Return every line of the data below word for word, keeping only the text and dropping the pictures.

Records shown.
--------

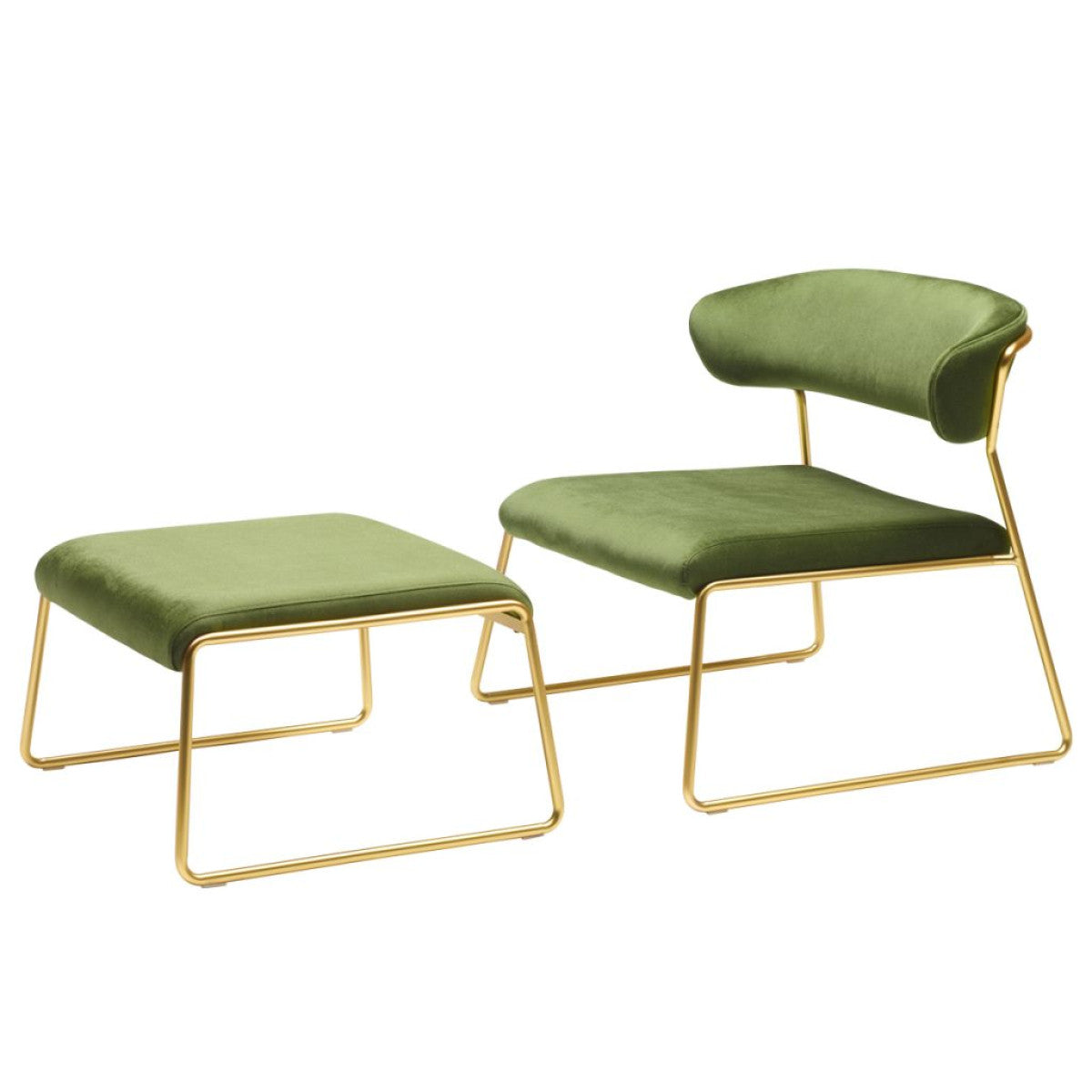 Loungsessel grün, Loungestuhl grün, Sessel grün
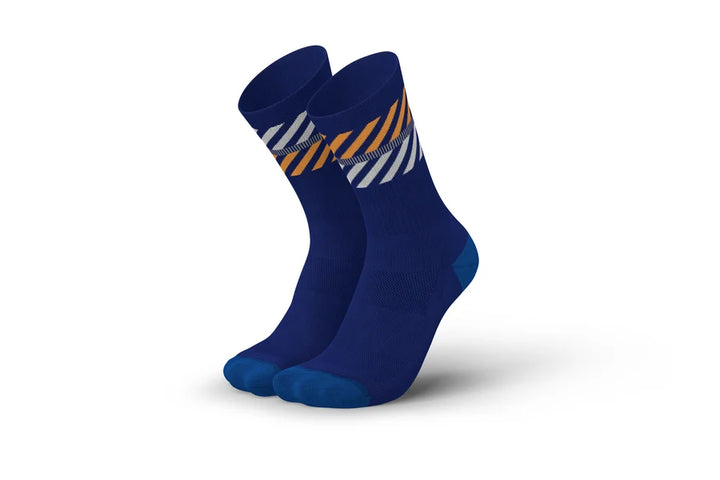 Merino Light Lanes Navy Orange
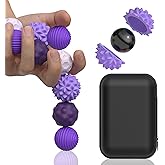 Magnetic Fidget Balls Large, Magnet Sensory Fidget Ball with Silicone Shell for Adults to Calm Restless Hands and Anxious Mind, Quiet Desk Fidget Toys for School Office Travel Toys Gift (Big,Purple,8)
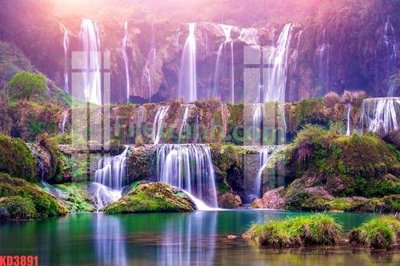 Ảnh gốc File gốc in tranh nền tường tổng hợp KD3891 (nét căng) in mica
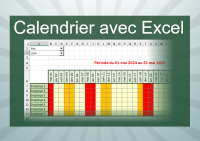 Calendrier Excel couverture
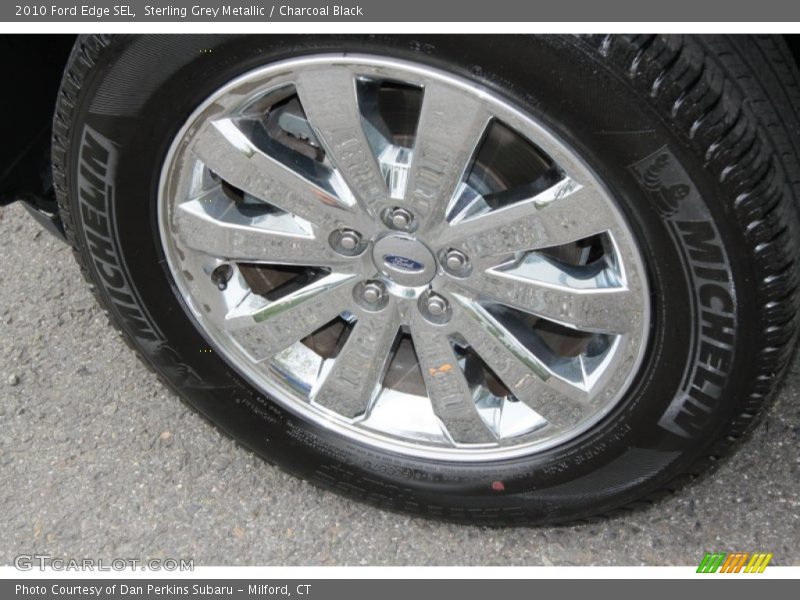 Sterling Grey Metallic / Charcoal Black 2010 Ford Edge SEL
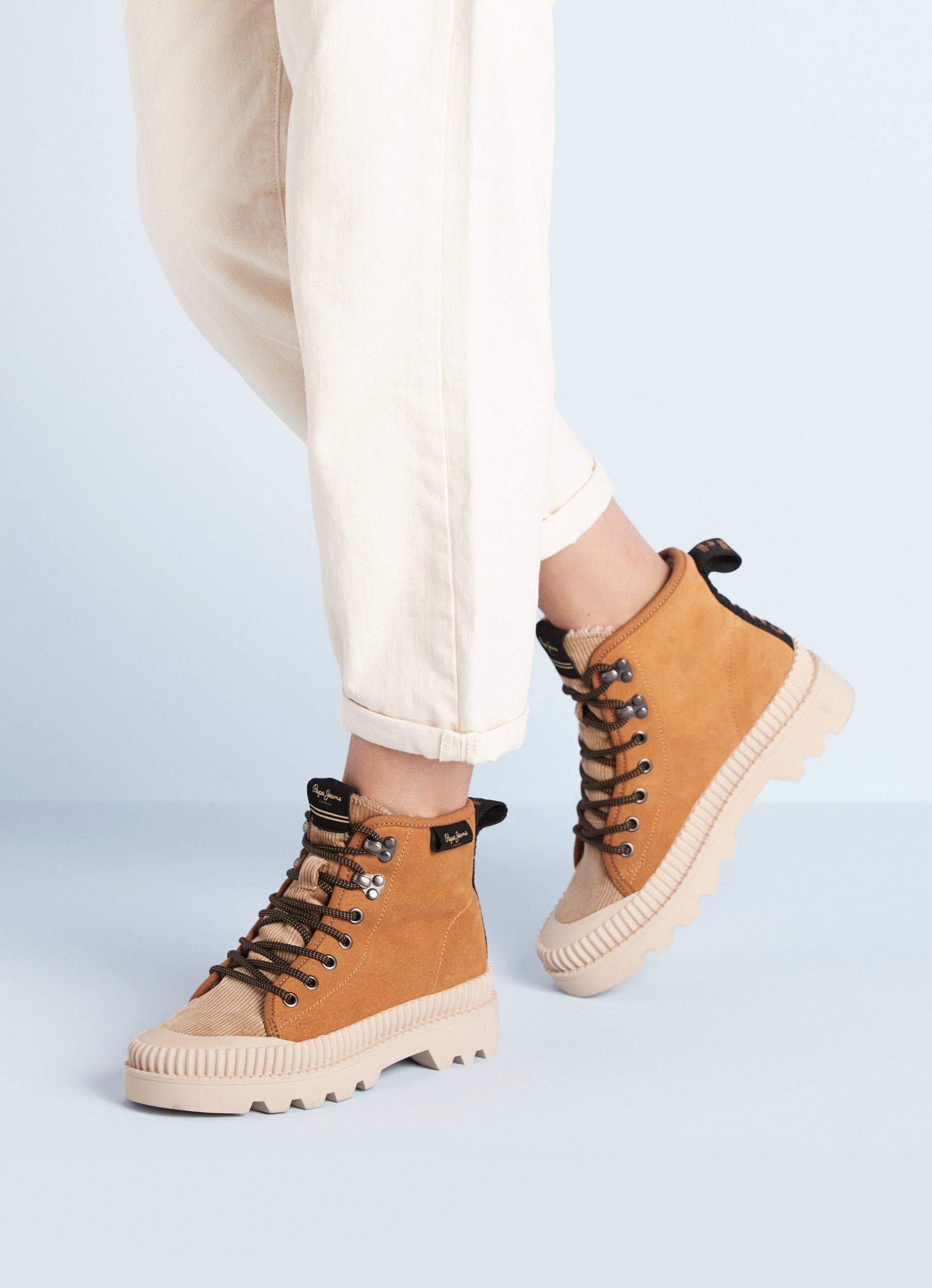 Купить Женские ботинки Pepe Jeans London, цвет коричневый, Модель: ASCOTDESERT, арт: PLS50429 - нет в наличии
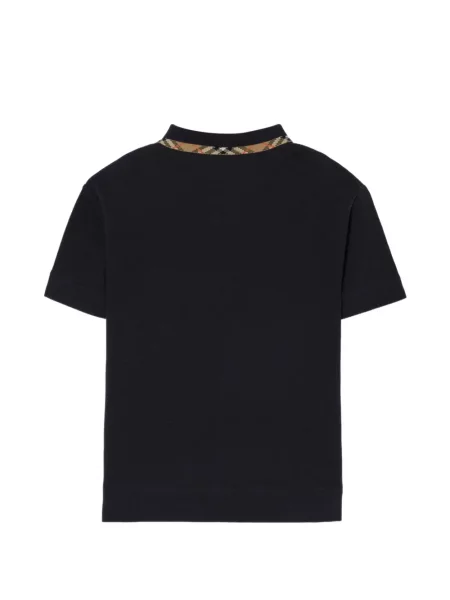 Koszulka polo dziecięca Burberry czarna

--------

Completed exercise.
 Loungsessel grün, Loungestuhl grün, Sessel grün
 Merino Light Lanes Navy Orange
 Magnetic Fidget Balls Large, Magnet Sensory Fidget Ball with Silicone Shell for Adults to Calm Restless Hands and Anxious Mind, Quiet Desk Fidget Toys for School Office Travel Toys Gift (Big,Purple,8)
 Ảnh gốc File gốc in tranh nền tường tổng hợp KD3891 (nét căng) in mica
 Calendrier Excel couverture
 Sterling Grey Metallic / Charcoal Black 2010 Ford Edge SEL
 Купить Женские ботинки Pepe Jeans London, цвет коричневый, Модель: ASCOTDESERT, арт: PLS50429 - нет в наличии
 Koszulka polo dziecięca Burberry czarna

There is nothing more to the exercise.